■ Your goal ■
Locate the line that contains "What is the separation of". Reproduce it and all following lines up to the end of the material, exactly and with nothing added.

Entries from a dataset:
%%
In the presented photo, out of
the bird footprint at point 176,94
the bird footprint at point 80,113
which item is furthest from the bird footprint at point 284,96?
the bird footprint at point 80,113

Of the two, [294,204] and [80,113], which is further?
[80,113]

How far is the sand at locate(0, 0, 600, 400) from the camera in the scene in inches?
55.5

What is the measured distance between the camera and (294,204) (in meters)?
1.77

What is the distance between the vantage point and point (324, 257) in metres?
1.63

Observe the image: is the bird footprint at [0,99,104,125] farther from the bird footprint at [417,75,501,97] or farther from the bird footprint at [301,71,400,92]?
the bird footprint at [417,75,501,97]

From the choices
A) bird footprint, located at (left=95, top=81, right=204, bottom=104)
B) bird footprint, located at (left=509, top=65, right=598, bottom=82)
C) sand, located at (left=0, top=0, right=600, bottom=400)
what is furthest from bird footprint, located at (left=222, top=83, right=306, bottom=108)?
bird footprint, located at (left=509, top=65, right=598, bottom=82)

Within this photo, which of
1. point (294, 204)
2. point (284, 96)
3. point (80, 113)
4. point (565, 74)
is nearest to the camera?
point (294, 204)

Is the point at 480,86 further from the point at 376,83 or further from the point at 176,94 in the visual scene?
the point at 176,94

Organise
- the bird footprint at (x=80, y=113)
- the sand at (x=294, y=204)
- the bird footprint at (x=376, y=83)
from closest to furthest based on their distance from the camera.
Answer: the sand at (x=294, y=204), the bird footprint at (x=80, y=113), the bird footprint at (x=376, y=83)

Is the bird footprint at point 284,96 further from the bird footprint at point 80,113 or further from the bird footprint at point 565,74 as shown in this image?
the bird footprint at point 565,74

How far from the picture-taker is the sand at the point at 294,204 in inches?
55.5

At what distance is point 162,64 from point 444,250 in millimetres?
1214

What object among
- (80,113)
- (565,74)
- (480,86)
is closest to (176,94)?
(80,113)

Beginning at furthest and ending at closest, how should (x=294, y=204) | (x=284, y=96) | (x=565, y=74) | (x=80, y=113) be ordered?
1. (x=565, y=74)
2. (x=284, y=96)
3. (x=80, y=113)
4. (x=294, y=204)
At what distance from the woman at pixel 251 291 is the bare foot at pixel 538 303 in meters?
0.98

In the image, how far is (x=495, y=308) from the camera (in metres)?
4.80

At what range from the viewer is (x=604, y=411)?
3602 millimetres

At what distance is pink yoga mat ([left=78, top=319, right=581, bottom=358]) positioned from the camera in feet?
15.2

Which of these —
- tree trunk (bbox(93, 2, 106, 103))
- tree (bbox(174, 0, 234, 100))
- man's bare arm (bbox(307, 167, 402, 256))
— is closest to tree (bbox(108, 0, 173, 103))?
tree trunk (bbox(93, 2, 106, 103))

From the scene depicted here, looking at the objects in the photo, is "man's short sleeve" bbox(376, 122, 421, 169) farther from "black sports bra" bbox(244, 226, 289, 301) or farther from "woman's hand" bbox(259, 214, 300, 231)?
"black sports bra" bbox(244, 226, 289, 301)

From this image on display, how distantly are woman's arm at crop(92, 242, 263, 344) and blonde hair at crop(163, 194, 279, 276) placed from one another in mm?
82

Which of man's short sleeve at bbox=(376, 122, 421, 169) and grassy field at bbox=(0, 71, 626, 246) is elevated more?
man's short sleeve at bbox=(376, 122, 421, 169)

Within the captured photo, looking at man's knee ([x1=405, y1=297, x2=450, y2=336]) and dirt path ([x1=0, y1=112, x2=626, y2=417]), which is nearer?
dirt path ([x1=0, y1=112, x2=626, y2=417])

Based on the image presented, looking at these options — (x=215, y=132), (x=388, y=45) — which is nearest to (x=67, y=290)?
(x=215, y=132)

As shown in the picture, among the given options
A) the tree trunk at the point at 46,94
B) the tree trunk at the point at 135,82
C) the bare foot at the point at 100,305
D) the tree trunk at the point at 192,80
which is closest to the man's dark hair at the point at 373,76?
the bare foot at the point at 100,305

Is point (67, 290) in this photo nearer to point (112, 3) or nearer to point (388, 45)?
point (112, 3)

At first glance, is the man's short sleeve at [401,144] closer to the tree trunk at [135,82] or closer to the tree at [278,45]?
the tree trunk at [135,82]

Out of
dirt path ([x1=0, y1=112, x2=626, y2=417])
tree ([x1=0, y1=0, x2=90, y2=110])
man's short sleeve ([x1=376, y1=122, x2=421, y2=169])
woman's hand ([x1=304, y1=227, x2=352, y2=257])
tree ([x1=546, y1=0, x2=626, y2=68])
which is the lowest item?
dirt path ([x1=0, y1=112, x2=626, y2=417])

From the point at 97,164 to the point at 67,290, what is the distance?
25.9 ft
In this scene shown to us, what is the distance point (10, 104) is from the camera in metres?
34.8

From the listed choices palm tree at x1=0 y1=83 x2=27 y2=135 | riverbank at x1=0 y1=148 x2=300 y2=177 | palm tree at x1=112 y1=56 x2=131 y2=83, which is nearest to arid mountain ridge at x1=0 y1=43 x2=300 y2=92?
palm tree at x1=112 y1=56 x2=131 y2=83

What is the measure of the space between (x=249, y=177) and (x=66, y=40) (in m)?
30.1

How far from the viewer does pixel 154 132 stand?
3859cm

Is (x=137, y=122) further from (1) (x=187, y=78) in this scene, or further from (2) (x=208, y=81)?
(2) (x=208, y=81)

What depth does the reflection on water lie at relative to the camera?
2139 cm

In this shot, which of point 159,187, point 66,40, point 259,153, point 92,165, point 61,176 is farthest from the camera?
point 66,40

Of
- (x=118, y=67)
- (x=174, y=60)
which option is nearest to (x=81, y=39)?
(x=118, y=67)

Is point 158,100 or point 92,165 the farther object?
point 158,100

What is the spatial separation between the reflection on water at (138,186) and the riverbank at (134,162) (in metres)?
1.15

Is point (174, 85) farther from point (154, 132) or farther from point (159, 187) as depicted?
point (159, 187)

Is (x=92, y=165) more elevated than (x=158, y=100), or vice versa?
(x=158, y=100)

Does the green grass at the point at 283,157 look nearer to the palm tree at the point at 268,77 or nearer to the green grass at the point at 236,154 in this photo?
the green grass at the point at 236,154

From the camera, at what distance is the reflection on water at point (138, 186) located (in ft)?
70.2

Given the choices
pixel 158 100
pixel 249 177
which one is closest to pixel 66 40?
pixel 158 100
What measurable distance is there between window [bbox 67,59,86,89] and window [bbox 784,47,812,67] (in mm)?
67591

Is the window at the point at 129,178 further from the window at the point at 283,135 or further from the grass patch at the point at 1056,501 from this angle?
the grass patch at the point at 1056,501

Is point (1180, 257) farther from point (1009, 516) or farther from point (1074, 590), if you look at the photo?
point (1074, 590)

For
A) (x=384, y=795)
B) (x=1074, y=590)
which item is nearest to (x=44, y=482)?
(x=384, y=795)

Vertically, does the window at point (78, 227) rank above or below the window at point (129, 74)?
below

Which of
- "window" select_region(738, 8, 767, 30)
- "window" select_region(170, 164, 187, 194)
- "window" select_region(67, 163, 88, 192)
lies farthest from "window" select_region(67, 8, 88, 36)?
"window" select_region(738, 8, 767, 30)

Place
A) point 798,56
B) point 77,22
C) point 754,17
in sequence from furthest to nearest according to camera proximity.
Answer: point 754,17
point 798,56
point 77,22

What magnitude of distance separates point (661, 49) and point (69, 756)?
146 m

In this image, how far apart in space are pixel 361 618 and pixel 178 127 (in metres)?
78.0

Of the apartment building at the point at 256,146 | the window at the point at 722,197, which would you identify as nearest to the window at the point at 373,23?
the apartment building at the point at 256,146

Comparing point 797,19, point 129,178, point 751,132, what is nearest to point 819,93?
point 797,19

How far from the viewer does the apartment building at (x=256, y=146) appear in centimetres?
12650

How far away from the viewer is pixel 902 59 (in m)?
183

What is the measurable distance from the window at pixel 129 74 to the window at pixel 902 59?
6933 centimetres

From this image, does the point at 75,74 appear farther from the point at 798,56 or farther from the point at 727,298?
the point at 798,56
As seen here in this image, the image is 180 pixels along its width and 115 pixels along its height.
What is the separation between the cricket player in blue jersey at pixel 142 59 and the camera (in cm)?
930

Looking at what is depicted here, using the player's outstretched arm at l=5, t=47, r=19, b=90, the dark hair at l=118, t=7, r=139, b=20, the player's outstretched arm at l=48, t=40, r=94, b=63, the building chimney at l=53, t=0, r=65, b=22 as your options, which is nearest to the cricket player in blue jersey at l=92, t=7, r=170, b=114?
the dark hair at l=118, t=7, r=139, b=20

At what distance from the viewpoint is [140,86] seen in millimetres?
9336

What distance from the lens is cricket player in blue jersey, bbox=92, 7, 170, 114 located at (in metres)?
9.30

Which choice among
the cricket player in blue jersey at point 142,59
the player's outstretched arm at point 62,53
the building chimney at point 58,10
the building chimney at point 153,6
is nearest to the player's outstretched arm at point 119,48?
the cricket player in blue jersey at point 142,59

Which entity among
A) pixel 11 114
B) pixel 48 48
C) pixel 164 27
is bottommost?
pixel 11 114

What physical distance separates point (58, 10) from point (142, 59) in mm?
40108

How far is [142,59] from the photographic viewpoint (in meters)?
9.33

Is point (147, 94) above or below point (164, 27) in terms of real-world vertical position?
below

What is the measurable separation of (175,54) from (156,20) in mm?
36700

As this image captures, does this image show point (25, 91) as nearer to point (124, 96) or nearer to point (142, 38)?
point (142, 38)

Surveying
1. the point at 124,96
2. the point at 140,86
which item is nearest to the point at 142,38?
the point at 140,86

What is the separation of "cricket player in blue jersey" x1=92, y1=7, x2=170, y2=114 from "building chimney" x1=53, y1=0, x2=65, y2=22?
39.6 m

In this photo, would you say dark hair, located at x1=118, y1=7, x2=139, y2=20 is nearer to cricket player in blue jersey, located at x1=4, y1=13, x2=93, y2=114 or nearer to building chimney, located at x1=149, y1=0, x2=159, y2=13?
%%
■ Answer below ■
What is the separation of "cricket player in blue jersey" x1=92, y1=7, x2=170, y2=114 from "building chimney" x1=53, y1=0, x2=65, y2=22?
39.6 m

In this photo, would you say dark hair, located at x1=118, y1=7, x2=139, y2=20 is nearer to cricket player in blue jersey, located at x1=4, y1=13, x2=93, y2=114 or nearer to building chimney, located at x1=149, y1=0, x2=159, y2=13?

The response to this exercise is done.